**WORK TASK**
Without any of the pictures, set down the data below exactly.

**DATA SECTION**
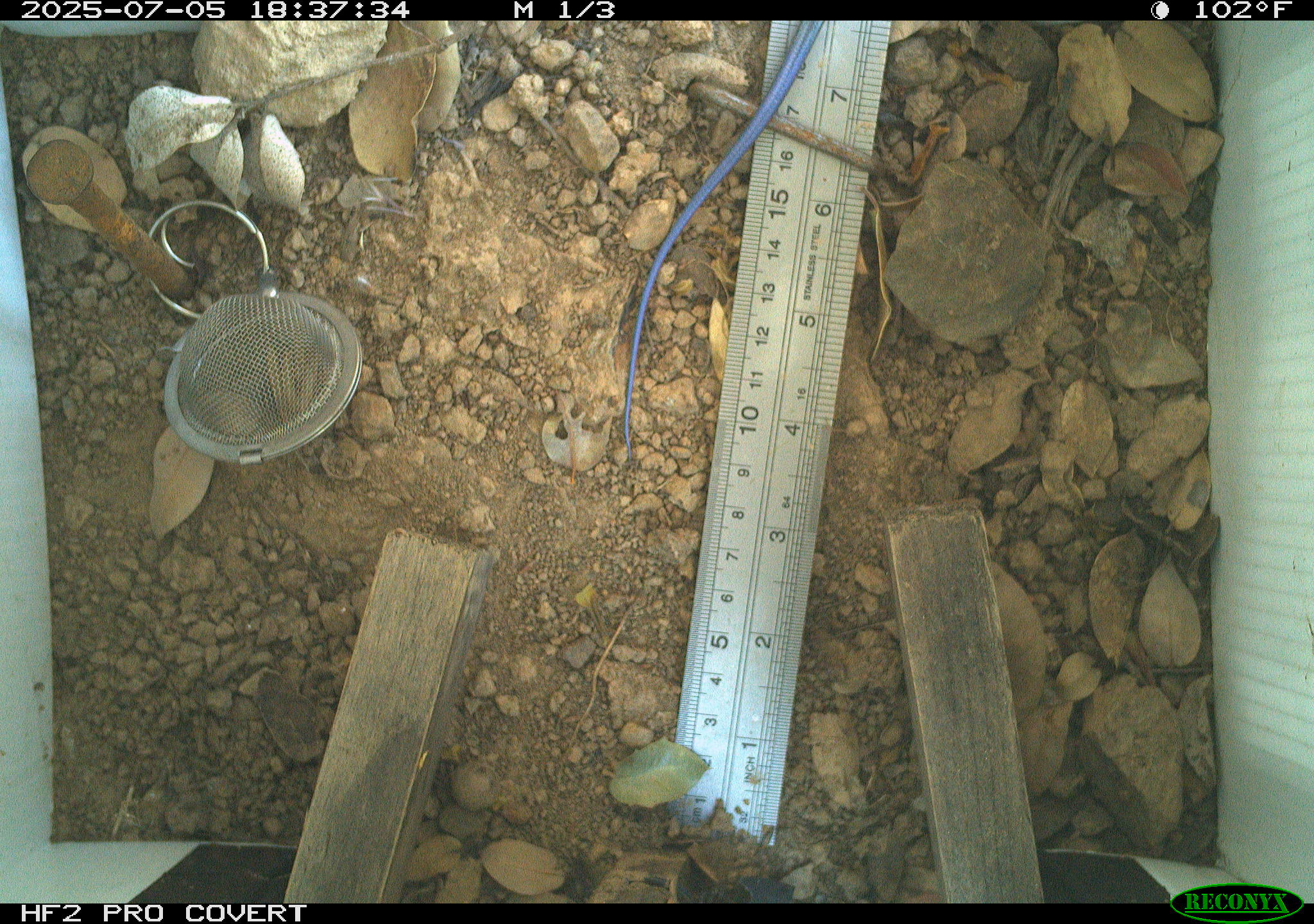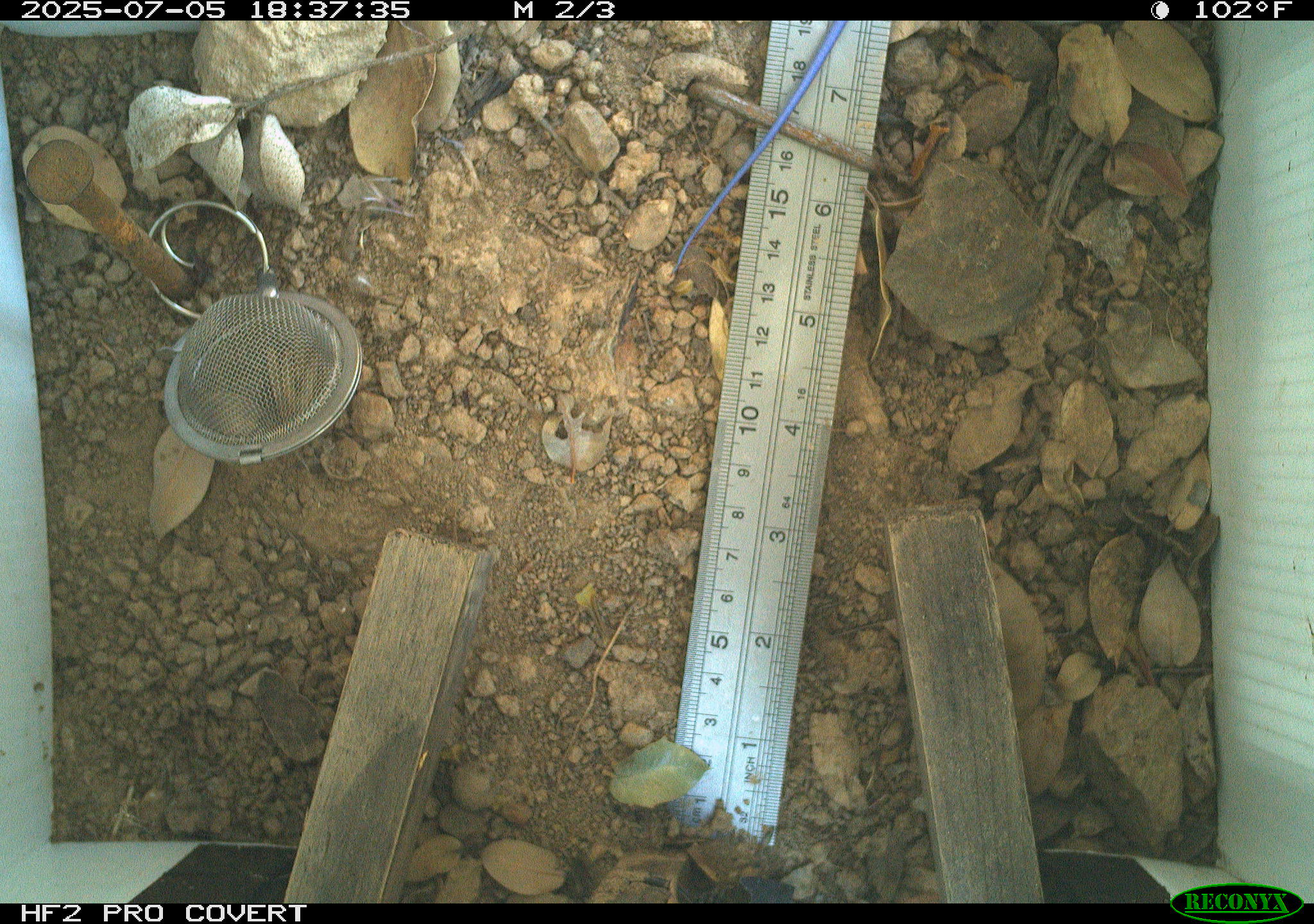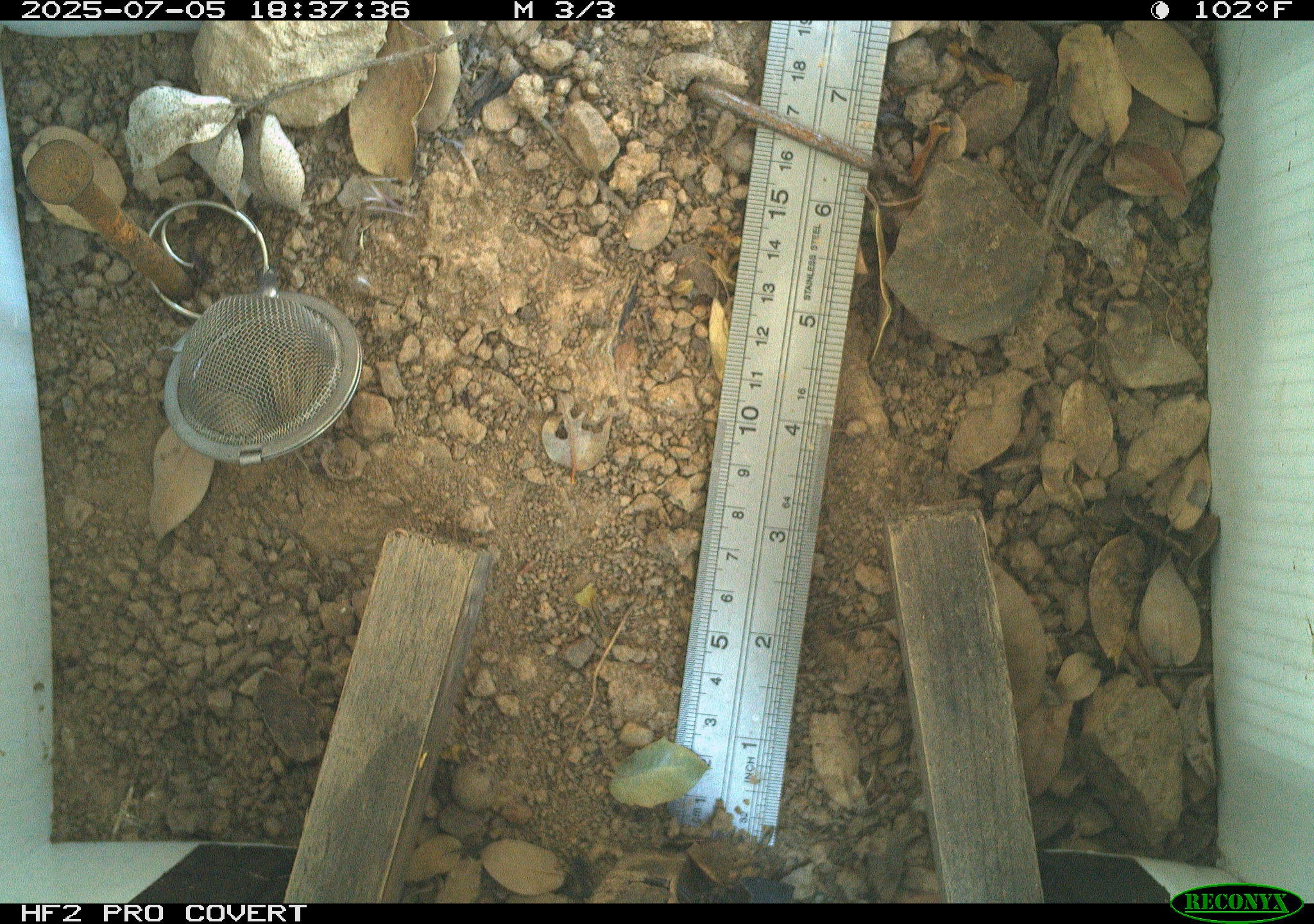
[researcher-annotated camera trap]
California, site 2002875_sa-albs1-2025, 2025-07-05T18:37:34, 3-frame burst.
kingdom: Animalia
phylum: Chordata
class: Reptilia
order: Squamata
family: Scincidae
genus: Plestiodon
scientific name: Plestiodon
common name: blue-tailed skinks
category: plestiodon species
Plestiodon species (blue-tailed skinks) (Plestiodon).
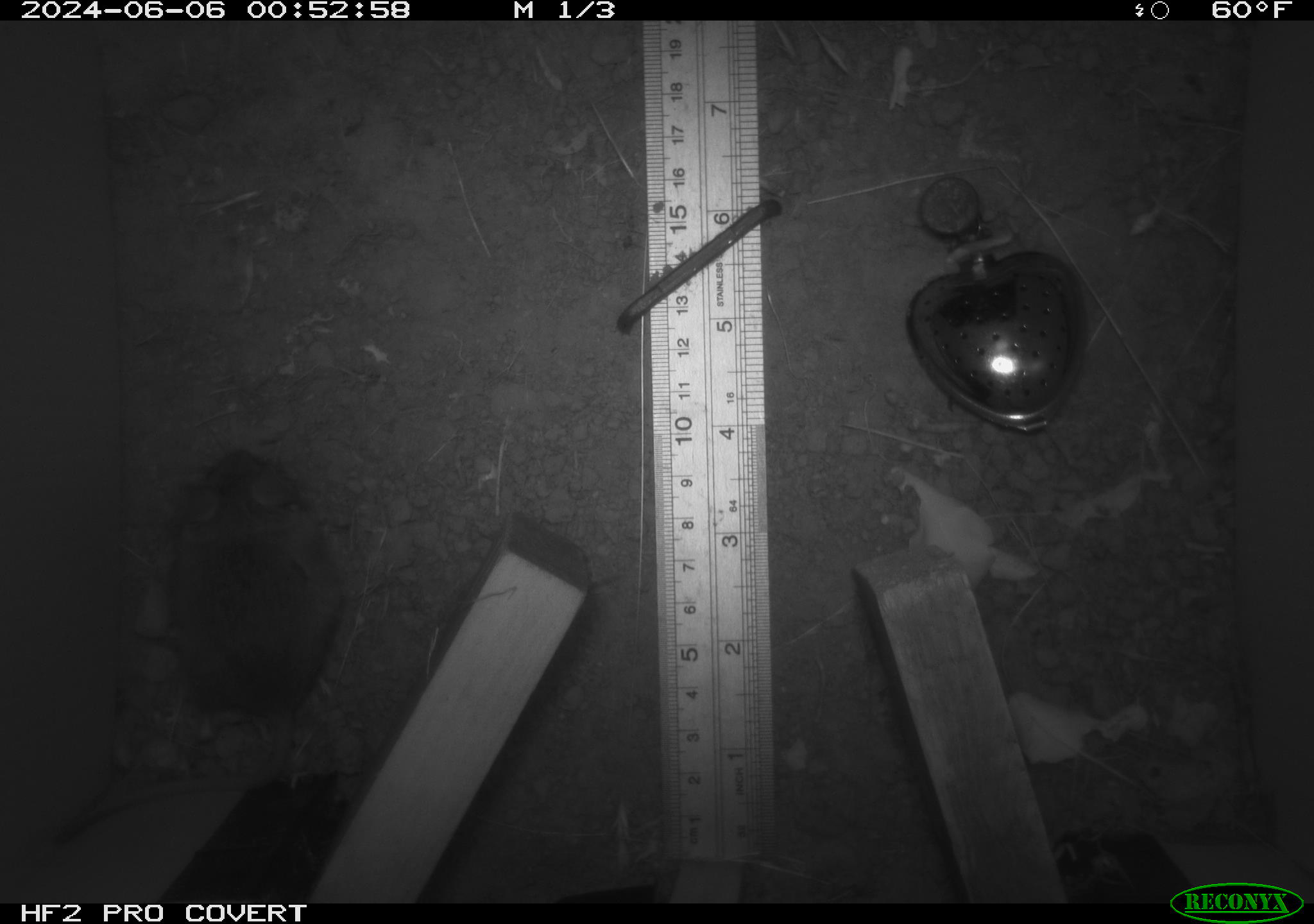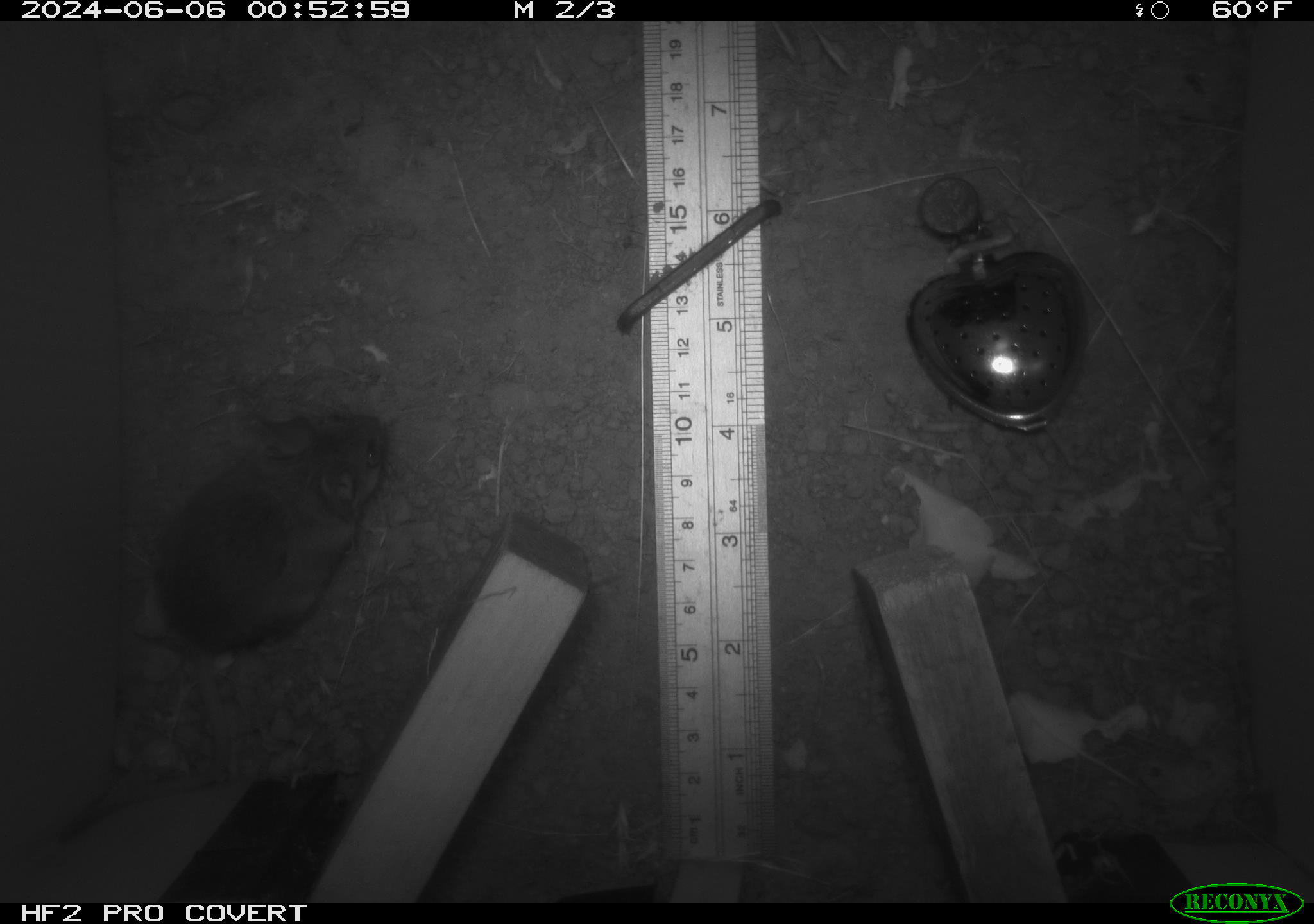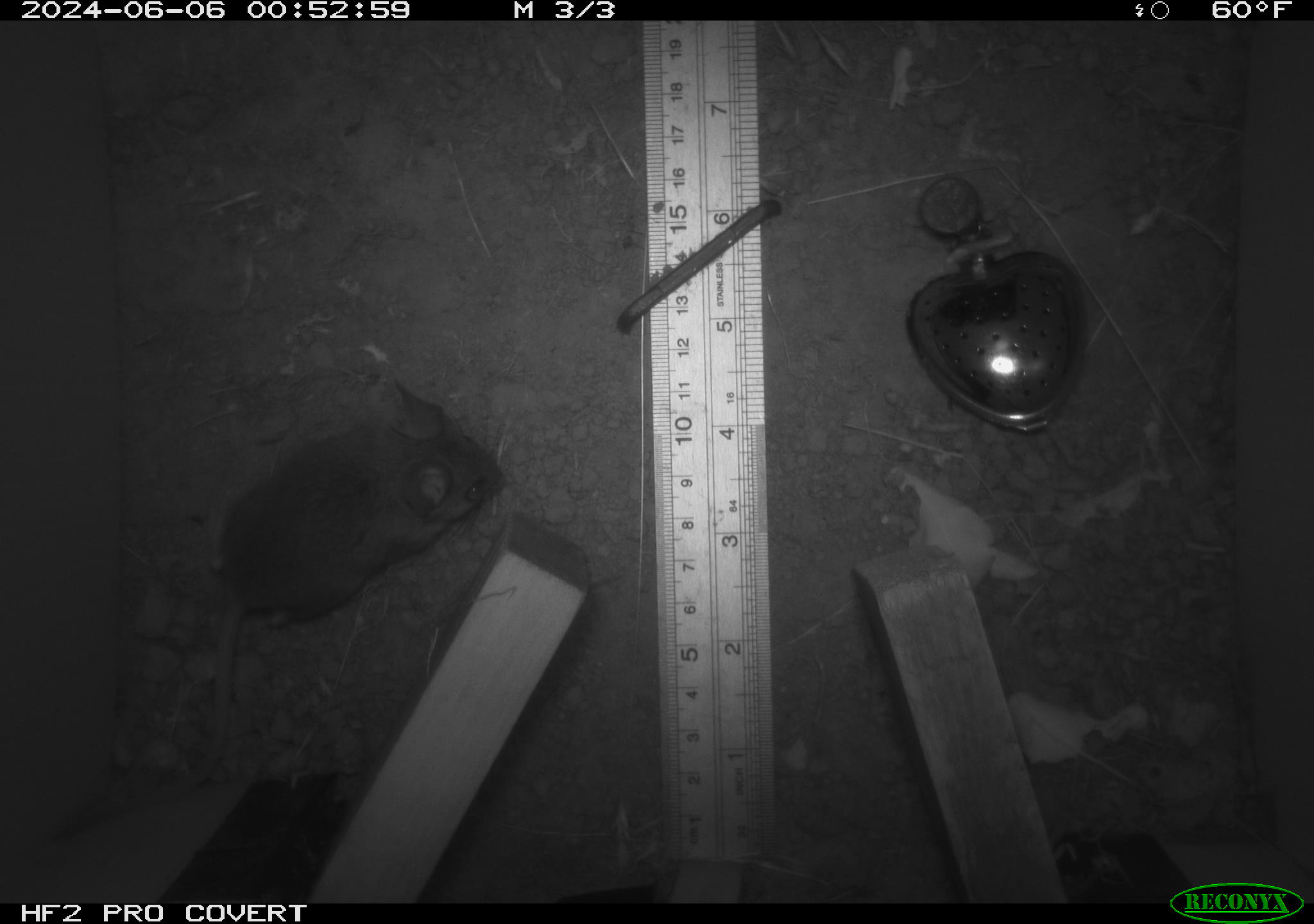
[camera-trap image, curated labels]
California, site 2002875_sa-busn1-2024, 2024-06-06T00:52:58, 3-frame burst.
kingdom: Animalia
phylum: Chordata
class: Mammalia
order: Rodentia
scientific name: Rodentia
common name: rodent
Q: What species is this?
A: Rodent (Rodentia).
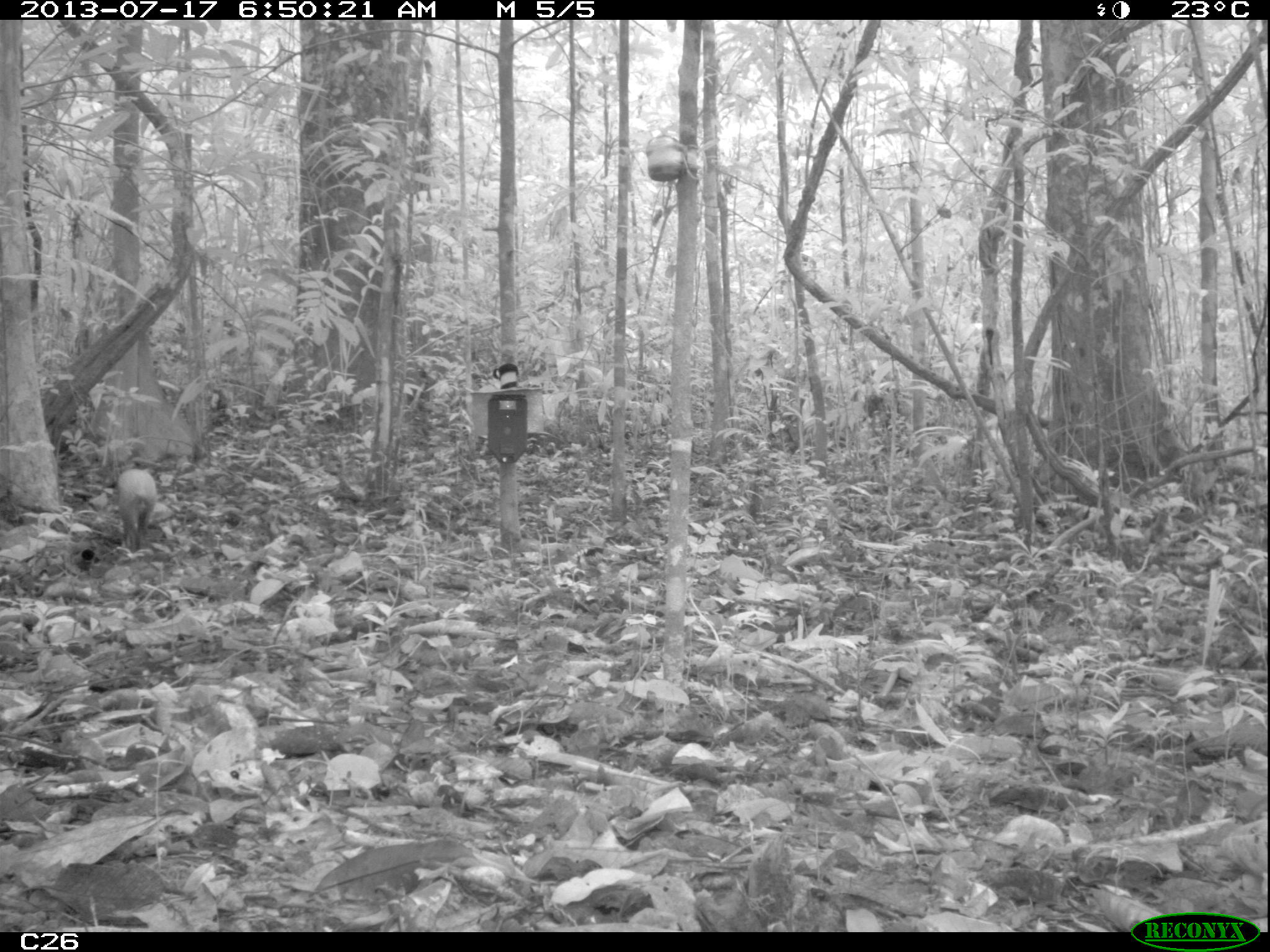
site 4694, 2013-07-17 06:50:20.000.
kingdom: Animalia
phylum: Chordata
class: Mammalia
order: Rodentia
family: Dasyproctidae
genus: Dasyprocta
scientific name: Dasyprocta leporina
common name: red-rumped agouti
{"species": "Dasyprocta leporina (red-rumped agouti)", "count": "1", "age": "adult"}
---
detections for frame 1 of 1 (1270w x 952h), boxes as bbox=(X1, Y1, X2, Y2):
dasyprocta leporina: bbox=(114, 469, 157, 558)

**RESULT FOR THIS EXERCISE**
[researcher-annotated camera trap]
California, site 2002875_sa-albs1-2025, 2025-07-05T18:37:34, 3-frame burst.
kingdom: Animalia
phylum: Chordata
class: Reptilia
order: Squamata
family: Scincidae
genus: Plestiodon
scientific name: Plestiodon
common name: blue-tailed skinks
category: plestiodon species
Plestiodon species (blue-tailed skinks) (Plestiodon).
[camera-trap image, curated labels]
California, site 2002875_sa-busn1-2024, 2024-06-06T00:52:58, 3-frame burst.
kingdom: Animalia
phylum: Chordata
class: Mammalia
order: Rodentia
scientific name: Rodentia
common name: rodent
Q: What species is this?
A: Rodent (Rodentia).
site 4694, 2013-07-17 06:50:20.000.
kingdom: Animalia
phylum: Chordata
class: Mammalia
order: Rodentia
family: Dasyproctidae
genus: Dasyprocta
scientific name: Dasyprocta leporina
common name: red-rumped agouti
{"species": "Dasyprocta leporina (red-rumped agouti)", "count": "1", "age": "adult"}
---
detections for frame 1 of 1 (1270w x 952h), boxes as bbox=(X1, Y1, X2, Y2):
dasyprocta leporina: bbox=(114, 469, 157, 558)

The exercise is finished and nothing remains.